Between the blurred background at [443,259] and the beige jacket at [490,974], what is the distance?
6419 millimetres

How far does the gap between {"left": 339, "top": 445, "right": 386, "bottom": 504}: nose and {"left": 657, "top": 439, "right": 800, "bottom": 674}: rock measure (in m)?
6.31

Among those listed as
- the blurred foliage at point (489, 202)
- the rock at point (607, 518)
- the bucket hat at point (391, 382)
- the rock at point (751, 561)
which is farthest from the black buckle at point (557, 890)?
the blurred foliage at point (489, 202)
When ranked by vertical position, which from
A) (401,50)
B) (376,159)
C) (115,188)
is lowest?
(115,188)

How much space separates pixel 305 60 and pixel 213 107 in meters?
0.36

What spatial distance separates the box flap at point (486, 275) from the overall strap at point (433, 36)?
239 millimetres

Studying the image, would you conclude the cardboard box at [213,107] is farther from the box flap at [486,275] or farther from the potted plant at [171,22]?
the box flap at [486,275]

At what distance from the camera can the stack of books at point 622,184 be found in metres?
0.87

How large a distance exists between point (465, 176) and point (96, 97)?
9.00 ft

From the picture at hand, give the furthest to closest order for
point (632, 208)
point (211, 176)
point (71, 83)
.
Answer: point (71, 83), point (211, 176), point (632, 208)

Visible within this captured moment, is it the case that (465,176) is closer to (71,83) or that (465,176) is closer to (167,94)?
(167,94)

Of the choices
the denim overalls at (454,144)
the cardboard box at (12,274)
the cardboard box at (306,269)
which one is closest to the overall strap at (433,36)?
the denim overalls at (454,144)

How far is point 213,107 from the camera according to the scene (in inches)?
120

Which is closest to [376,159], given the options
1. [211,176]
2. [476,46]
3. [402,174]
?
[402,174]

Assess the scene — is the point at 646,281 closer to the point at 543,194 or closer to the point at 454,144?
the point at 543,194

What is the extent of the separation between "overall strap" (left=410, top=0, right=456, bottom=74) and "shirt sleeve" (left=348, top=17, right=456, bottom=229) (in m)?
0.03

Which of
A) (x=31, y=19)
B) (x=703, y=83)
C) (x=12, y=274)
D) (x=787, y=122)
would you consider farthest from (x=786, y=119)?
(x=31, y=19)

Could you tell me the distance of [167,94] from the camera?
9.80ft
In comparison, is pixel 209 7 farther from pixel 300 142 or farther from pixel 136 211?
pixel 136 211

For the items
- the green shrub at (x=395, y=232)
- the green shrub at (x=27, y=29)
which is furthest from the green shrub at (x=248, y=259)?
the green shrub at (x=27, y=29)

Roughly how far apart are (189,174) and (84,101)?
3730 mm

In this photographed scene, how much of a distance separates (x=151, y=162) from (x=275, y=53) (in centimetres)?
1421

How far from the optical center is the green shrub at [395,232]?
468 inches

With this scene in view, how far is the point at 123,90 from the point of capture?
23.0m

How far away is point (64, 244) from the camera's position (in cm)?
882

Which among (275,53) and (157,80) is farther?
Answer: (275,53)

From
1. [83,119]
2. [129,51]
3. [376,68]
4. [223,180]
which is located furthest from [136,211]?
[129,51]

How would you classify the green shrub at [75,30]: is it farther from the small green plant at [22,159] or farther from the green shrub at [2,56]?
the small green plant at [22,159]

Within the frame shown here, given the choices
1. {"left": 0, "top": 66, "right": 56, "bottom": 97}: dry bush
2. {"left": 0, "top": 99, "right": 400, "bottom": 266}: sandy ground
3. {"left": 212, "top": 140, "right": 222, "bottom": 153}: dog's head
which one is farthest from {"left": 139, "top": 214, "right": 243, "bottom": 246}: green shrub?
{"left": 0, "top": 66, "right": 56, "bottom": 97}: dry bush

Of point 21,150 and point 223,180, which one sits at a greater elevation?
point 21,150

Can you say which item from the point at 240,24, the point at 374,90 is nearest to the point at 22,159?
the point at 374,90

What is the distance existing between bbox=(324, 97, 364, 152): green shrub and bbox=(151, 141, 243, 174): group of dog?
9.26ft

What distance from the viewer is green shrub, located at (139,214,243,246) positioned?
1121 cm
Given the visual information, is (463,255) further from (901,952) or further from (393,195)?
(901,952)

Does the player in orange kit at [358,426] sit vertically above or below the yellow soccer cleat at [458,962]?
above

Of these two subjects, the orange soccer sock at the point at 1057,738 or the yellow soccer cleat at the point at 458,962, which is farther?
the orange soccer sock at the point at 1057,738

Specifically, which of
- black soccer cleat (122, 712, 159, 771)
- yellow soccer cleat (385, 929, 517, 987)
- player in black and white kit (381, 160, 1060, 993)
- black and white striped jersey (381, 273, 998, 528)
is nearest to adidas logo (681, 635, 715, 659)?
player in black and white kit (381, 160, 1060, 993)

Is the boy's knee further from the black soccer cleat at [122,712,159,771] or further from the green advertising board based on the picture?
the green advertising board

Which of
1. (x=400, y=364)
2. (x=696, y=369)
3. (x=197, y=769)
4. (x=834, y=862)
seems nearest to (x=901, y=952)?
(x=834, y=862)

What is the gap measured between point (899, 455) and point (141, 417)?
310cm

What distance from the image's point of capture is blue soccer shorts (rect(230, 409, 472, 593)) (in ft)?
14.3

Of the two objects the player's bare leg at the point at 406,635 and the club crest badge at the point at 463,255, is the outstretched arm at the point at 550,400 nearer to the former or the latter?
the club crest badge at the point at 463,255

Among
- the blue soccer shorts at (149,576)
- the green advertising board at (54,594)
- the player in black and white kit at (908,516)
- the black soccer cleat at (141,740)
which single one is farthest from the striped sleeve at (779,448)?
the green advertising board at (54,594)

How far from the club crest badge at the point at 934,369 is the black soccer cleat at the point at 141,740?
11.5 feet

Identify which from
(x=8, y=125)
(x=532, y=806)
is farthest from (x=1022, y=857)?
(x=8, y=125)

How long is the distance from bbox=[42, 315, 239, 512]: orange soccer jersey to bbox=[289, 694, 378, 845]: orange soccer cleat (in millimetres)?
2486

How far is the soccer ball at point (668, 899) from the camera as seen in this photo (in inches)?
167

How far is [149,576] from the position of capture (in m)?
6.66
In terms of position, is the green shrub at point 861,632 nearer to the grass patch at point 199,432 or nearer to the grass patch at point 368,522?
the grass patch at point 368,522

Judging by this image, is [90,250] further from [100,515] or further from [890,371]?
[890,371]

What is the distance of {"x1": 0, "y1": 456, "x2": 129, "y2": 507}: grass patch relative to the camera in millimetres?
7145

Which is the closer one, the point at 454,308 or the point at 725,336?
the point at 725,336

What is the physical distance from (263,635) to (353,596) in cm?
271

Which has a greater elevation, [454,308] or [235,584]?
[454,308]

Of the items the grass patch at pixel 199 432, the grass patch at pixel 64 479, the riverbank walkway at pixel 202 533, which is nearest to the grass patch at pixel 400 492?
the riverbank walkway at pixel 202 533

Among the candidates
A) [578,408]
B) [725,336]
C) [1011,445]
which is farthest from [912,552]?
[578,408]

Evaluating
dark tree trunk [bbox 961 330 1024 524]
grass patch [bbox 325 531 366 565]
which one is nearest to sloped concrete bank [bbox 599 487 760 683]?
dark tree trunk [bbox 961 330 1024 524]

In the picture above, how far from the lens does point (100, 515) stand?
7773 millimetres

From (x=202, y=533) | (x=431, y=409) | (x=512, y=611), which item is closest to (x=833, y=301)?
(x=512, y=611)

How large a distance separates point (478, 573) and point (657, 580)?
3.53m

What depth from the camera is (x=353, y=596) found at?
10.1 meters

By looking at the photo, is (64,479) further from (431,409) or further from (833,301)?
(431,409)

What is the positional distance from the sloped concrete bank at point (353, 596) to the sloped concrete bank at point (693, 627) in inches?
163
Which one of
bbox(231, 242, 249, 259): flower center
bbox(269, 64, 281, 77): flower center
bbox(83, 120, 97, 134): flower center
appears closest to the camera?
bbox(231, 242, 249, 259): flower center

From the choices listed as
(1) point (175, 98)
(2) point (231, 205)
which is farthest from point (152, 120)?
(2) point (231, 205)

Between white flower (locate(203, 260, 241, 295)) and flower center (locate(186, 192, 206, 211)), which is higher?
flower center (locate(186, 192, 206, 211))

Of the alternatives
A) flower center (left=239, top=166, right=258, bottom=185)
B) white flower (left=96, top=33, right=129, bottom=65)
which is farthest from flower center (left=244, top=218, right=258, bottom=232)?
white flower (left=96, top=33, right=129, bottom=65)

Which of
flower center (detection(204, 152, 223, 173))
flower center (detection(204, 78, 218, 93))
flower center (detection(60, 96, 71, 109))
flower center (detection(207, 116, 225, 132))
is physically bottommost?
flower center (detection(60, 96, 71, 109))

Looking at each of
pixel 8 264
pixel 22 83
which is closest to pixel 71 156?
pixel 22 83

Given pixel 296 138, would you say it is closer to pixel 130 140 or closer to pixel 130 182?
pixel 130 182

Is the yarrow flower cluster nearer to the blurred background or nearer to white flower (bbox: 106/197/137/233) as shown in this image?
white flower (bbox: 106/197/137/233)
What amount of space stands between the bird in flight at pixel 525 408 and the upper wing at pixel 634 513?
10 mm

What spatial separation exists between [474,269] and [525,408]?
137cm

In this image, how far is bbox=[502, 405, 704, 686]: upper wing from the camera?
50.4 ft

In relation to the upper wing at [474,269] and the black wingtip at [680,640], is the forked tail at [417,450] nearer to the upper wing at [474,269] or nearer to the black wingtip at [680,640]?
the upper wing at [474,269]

+ + + +

■ STATED EXERCISE ■
Print only the lines from the one with "Looking at each of" to the end of the records, both included.

■ SOLUTION FOR THIS TASK ■
Looking at each of
pixel 8 264
pixel 22 83
which is closest to pixel 71 156?
pixel 22 83

Given pixel 296 138, would you say it is closer to pixel 130 140 or closer to pixel 130 182?
pixel 130 182

Is the yarrow flower cluster nearer to the blurred background or nearer to white flower (bbox: 106/197/137/233) as shown in this image?
white flower (bbox: 106/197/137/233)
What amount of space stands between the bird in flight at pixel 525 408 and the upper wing at pixel 634 513?
10 mm

What spatial separation exists between [474,269] and [525,408]?
137cm

In this image, how far is bbox=[502, 405, 704, 686]: upper wing from the camera?
50.4 ft

In relation to the upper wing at [474,269] and the black wingtip at [680,640], is the forked tail at [417,450] nearer to the upper wing at [474,269] or nearer to the black wingtip at [680,640]?
the upper wing at [474,269]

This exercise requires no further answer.